Using Pandas Library

The simplest way is to read data from .csv files and store it as a data frame object:

import pandas as pd
df = pd.read_csv('olympics.csv', index_col=0, skiprows=1)

You can also read .xsl files and directly select the rows and columns you are interested in by setting parameters skiprows, usecols. Also, you can indicate index column by parameter index_col.

energy=pd.read_excel('Energy Indicators.xls', sheet_name='Energy',skiprows=8,usecols='E,G', index_col=None, na_values=['NA'])

For .txt files, you can also use read_csv function by defining the separation symbol:

university_towns=pd.read_csv('university_towns.txt',sep='\n',header=None)

See more about pandas io operations in http://pandas.pydata.org/pandas-docs/stable/io.html

Using os Module

Read .csv files:

import os
import csv
for file in os.listdir("objective_folder"):
with open('objective_folder/'+file, newline='') as csvfile:
rows = csv.reader(csvfile) # read csc file
for row in rows: # print each line in the file
print(row)

Read .xsl files:

import os
import xlrd
for file in os.listdir("objective_folder/"):
data = xlrd.open_workbook('objective_folder/'+file)
table = sheel_1 = data.sheet_by_index(0)#the first sheet in Excel
nrows = table.nrows #row number
for i in range(nrows):
if i == 0: # skip the first row if it defines variable names
continue
row_values = table.row_values(i) #read each row value
print(row_values)

Download from Website Automatically

We can also try to read data directly from url link. This time, the .csv file is compressed as housing.tgz. We need to download the file and then decompress it. So you can write a small function as below to realize it. It is a worthy effort because you can get the most recent data every time you run the function.

 import os
import tarfile
from six.moves import urllib
DOWNLOAD_ROOT = "https://raw.githubusercontent.com/ageron/handson-ml/master/"
HOUSING_PATH = "datasets/housing"
HOUSING_URL = DOWNLOAD_ROOT + HOUSING_PATH + "/housing.tgz"
def fetch_housing_data(housing_url=HOUSING_URL, housing_path=HOUSING_PATH):
if not os.path.isdir(housing_path):
os.makedirs(housing_path)
tgz_path = os.path.join(housing_path, "housing.tgz")
urllib.request.urlretrieve(housing_url, tgz_path)
housing_tgz = tarfile.open(tgz_path)
housing_tgz.extractall(path=housing_path)
housing_tgz.close()

when you call fetch_housing_data(), it creates a datasets/housing directory in your workspace, downloads the housing.tgz file, and extracts the housing.csv from it in this directory.
Now let’s load the data using Pandas. Once again you should write a small function to load the data:

import pandas as pd
def load_housing_data(housing_path=HOUSING_PATH):
csv_path = os.path.join(housing_path, "housing.csv")
return pd.read_csv(csv_path)

What’s more?

These methods are what I have met so far. In typical environments your data would be available in a relational database (or some other common datastore) and spread across multiple tables/documents/files. To access it, you would first need to get your credentials and access authorizations, and familiarize yourself with the data schema. I will supplement more methods if I encounter in the future.

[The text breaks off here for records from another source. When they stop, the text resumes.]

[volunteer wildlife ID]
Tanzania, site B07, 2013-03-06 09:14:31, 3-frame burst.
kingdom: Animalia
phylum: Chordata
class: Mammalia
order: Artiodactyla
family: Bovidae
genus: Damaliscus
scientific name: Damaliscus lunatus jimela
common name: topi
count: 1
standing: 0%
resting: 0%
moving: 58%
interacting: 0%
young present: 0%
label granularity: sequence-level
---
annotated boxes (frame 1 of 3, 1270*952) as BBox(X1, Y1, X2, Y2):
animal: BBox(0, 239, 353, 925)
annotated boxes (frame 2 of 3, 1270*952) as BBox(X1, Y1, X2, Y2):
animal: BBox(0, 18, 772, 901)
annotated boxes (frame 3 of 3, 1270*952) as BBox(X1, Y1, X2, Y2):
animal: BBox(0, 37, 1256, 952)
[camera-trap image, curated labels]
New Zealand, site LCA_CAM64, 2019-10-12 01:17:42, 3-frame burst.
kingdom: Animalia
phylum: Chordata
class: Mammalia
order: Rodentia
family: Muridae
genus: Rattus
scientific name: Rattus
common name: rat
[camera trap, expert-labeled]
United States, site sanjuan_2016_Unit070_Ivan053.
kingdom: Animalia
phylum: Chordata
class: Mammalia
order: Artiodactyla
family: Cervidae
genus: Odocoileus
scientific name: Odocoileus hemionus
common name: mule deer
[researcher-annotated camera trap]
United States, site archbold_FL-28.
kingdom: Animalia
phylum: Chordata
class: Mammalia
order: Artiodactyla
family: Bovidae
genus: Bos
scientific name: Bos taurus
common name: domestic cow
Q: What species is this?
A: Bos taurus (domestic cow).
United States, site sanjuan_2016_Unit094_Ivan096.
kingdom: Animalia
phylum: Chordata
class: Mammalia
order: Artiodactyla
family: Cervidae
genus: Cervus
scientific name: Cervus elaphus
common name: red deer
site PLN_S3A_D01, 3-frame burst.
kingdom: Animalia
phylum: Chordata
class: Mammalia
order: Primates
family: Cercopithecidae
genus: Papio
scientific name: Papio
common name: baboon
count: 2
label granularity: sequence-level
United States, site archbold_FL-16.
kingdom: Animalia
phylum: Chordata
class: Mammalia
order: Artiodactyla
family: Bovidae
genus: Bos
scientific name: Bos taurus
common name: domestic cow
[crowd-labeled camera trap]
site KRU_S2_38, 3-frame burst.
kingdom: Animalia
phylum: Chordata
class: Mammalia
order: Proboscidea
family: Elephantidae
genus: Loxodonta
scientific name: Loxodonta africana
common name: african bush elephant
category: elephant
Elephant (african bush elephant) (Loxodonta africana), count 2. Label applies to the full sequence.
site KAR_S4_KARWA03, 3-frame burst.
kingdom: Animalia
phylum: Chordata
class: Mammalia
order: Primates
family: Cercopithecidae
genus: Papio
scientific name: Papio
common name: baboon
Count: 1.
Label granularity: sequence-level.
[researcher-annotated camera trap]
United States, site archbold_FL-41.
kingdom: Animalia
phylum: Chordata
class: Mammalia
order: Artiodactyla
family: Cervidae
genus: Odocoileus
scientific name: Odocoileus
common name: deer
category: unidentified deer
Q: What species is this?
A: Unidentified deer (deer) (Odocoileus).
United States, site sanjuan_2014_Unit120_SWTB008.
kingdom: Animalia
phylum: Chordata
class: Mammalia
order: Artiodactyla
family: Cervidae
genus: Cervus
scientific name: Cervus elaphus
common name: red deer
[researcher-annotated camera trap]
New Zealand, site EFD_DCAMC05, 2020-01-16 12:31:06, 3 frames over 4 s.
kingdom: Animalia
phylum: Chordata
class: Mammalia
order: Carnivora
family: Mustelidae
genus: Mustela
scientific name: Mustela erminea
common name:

[Machine Learning with Python] How to get your data?的更多相关文章

  1. 【Machine Learning】Python开发工具:Anaconda+Sublime

    Python开发工具:Anaconda+Sublime 作者:白宁超 2016年12月23日21:24:51 摘要:随着机器学习和深度学习的热潮,各种图书层出不穷.然而多数是基础理论知识介绍,缺乏实现 ...

  2. Python (1) - 7 Steps to Mastering Machine Learning With Python

    Step 1: Basic Python Skills install Anacondaincluding numpy, scikit-learn, and matplotlib Step 2: Fo ...

  3. Getting started with machine learning in Python

    Getting started with machine learning in Python Machine learning is a field that uses algorithms to ...

  4. 《Learning scikit-learn Machine Learning in Python》chapter1

    前言 由于实验原因,准备入坑 python 机器学习,而 python 机器学习常用的包就是 scikit-learn ,准备先了解一下这个工具.在这里搜了有 scikit-learn 关键字的书,找 ...

  5. Machine Learning的Python环境设置

    Machine Learning目前经常使用的语言有Python.R和MATLAB.如果采用Python,需要安装大量的数学相关和Machine Learning的包.一般安装Anaconda,可以把 ...

  6. [Machine Learning with Python] Familiar with Your Data

    Here I list some useful functions in Python to get familiar with your data. As an example, we load a ...

  7. [Machine Learning with Python] My First Data Preprocessing Pipeline with Titanic Dataset

    The Dataset was acquired from https://www.kaggle.com/c/titanic For data preprocessing, I firstly def ...

  8. [Machine Learning with Python] Data Preparation through Transformation Pipeline

    In the former article "Data Preparation by Pandas and Scikit-Learn", we discussed about a ...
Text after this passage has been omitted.